* Press release…
Today, State Rep. Kelly Cassidy, D-Chicago, filed HB 4146, the TExAS Act (The Expanding Abortion Services Act). The TExAS Act seeks to affirm the steps Illinois has taken to ensure that our state remains a place where the full range of reproductive health services are available and accessible to all people, including those forced to travel out of state from jurisdictions seeking to restrict access to abortion and other reproductive health care.
Then bill creates a civil right of action enabling any person to bring a civil action against a person who commits an act of domestic violence or sexual assault, as well as anyone who causes an unintended pregnancy or any person who enables those acts. It establishes a minimum $10,000 civil award to the person bringing the action with $5,000 of that fine going into a newly created state fund to ensure that people who are forced to flee their home states to seek reproductive health care have the ability to pay for that care here in Illinois.
“When the Texas legislature, aided by the United States Supreme Court, declared open season on people seeking reproductive health care, it was very clear to me that our state is in a unique position to reach out our hands and offer people from Texas and other states who seek to restrict reproductive rights a safe haven,” said Rep. Kelly Cassidy, who was chief sponsor of the Reproductive Health Act establishing the fundamental right to reproductive health care in Illinois in 2019.
If enacted, the fund would be managed by the Department of Healthcare and Family Services and would be used to provide financial aid to women who may come to Illinois to seek reproductive health care in a safe and accessible way. The person found responsible for causing an unintended pregnancy, or a person committing an act of domestic violence or sexual assault, or someone who enabled those actions would be responsible for paying the damages.

--

## [Task brief]
Retype the press release above word for word, from "If enacted, the" to "paying the damages.".

## [Provided information]
--

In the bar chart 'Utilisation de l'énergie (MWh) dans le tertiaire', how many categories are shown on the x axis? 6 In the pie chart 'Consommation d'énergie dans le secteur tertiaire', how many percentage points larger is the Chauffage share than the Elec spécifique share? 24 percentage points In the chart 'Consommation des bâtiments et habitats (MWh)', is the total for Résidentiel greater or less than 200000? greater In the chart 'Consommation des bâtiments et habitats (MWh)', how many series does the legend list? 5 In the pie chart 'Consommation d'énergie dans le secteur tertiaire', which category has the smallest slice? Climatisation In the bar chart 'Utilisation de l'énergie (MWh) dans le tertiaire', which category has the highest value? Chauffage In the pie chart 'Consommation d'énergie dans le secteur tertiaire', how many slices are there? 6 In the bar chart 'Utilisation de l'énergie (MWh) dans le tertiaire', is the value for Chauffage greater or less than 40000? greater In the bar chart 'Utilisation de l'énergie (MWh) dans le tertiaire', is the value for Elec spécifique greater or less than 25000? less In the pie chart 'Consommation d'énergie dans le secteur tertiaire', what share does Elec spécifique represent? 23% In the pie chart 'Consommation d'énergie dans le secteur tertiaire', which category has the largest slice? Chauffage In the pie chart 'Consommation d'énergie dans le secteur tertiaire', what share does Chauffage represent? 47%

--

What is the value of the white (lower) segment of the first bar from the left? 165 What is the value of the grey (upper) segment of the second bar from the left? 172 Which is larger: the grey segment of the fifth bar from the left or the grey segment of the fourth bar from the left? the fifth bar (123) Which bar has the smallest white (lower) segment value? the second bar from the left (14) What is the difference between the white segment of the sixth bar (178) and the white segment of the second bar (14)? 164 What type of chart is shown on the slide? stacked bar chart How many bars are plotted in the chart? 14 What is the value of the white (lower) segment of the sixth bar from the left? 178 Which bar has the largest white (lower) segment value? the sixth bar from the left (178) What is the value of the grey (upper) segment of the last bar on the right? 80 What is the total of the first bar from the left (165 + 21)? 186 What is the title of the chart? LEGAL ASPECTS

--

## [The completed task]
If enacted, the fund would be managed by the Department of Healthcare and Family Services and would be used to provide financial aid to women who may come to Illinois to seek reproductive health care in a safe and accessible way. The person found responsible for causing an unintended pregnancy, or a person committing an act of domestic violence or sexual assault, or someone who enabled those actions would be responsible for paying the damages.